[Begin]

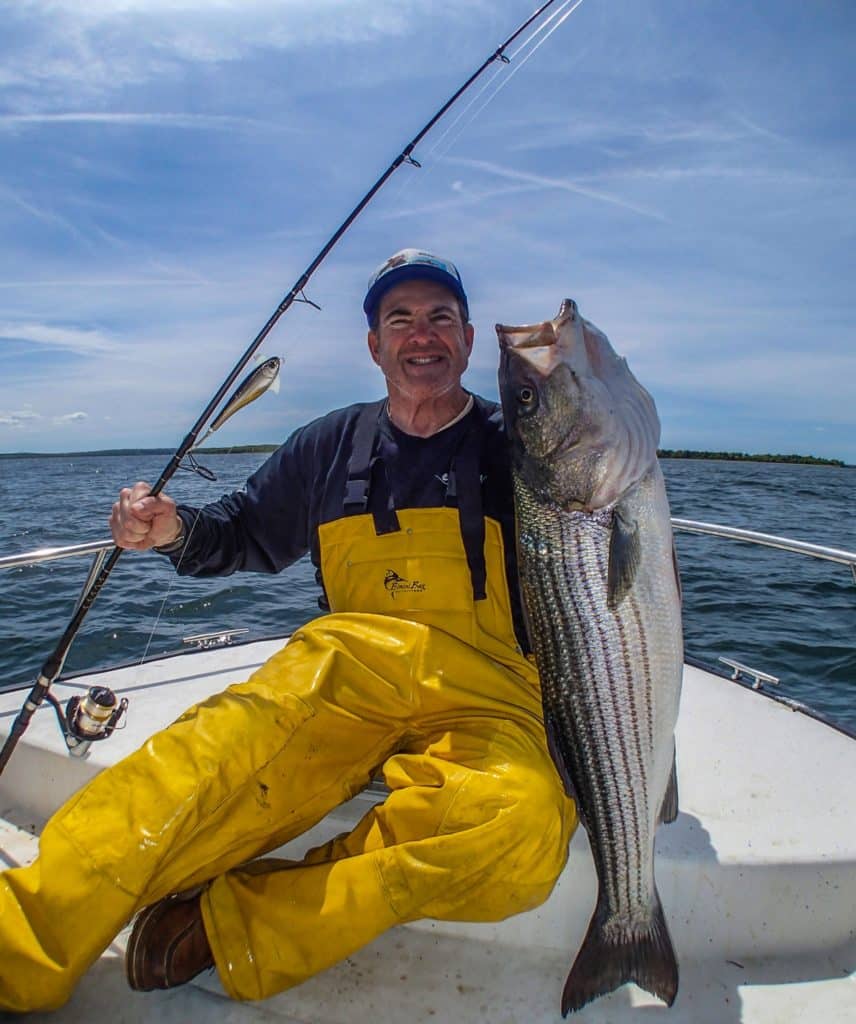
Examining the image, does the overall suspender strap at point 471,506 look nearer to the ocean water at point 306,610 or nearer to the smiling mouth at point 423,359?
the smiling mouth at point 423,359

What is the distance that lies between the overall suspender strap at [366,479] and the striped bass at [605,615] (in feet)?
2.55

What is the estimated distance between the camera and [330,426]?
3.37 metres

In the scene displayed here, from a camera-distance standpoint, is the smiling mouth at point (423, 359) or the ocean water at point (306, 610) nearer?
the smiling mouth at point (423, 359)

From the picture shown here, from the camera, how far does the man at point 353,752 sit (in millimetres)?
2139

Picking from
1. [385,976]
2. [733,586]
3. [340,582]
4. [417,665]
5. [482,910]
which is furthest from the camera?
[733,586]

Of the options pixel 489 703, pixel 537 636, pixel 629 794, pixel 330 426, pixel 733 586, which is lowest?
pixel 733 586

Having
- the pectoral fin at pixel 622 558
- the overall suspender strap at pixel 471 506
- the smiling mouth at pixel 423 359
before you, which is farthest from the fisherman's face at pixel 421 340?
the pectoral fin at pixel 622 558

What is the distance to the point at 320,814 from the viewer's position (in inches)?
100

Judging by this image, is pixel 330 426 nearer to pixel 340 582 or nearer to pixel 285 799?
pixel 340 582

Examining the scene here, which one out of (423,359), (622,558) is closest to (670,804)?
(622,558)

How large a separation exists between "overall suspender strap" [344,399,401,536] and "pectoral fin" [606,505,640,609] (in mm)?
969

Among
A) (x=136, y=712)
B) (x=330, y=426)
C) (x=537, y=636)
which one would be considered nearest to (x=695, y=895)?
(x=537, y=636)

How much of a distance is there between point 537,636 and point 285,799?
999 millimetres

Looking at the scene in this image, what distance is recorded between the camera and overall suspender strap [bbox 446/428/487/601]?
9.04 ft
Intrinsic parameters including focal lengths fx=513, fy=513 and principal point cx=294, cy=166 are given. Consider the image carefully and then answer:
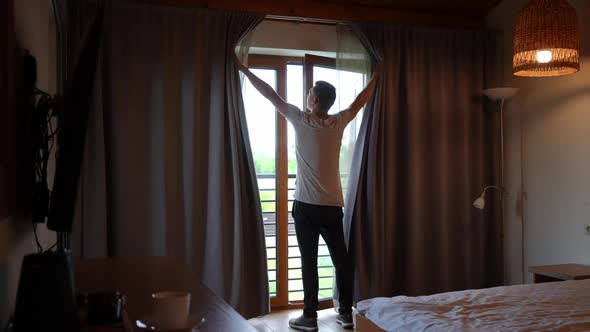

[End]

Problem to solve
Give the data above as a numbered list without the blank lines, starting with the line that contains "What is the distance that" and going on through the end of the data. Leave the pictures out of the list.

Answer to this problem
1. What is the distance that lies between the overall suspender strap at [366,479] and the striped bass at [605,615] (in feet)?
2. 2.55
3. What is the estimated distance between the camera and [330,426]?
4. 3.37 metres
5. In the scene displayed here, from a camera-distance standpoint, is the smiling mouth at point (423, 359) or the ocean water at point (306, 610) nearer?
6. the smiling mouth at point (423, 359)
7. From the picture shown here, from the camera, how far does the man at point 353,752 sit (in millimetres)?
8. 2139
9. Picking from
10. 1. [385,976]
11. 2. [733,586]
12. 3. [340,582]
13. 4. [417,665]
14. 5. [482,910]
15. which is furthest from the camera?
16. [733,586]
17. Of the options pixel 489 703, pixel 537 636, pixel 629 794, pixel 330 426, pixel 733 586, which is lowest?
18. pixel 733 586
19. Having
20. - the pectoral fin at pixel 622 558
21. - the overall suspender strap at pixel 471 506
22. - the smiling mouth at pixel 423 359
23. before you, which is farthest from the fisherman's face at pixel 421 340?
24. the pectoral fin at pixel 622 558
25. What is the distance to the point at 320,814 from the viewer's position (in inches)?
26. 100
27. Judging by this image, is pixel 330 426 nearer to pixel 340 582 or nearer to pixel 285 799?
28. pixel 340 582
29. Examining the scene here, which one out of (423,359), (622,558) is closest to (670,804)?
30. (622,558)
31. How large a separation exists between "overall suspender strap" [344,399,401,536] and "pectoral fin" [606,505,640,609] (in mm)?
32. 969
33. Among
34. A) (x=136, y=712)
35. B) (x=330, y=426)
36. C) (x=537, y=636)
37. which one would be considered nearest to (x=695, y=895)?
38. (x=537, y=636)
39. How much of a distance is there between point 537,636 and point 285,799?
40. 999 millimetres
41. Looking at the scene in this image, what distance is recorded between the camera and overall suspender strap [bbox 446/428/487/601]?
42. 9.04 ft
43. Intrinsic parameters including focal lengths fx=513, fy=513 and principal point cx=294, cy=166 are given. Consider the image carefully and then answer:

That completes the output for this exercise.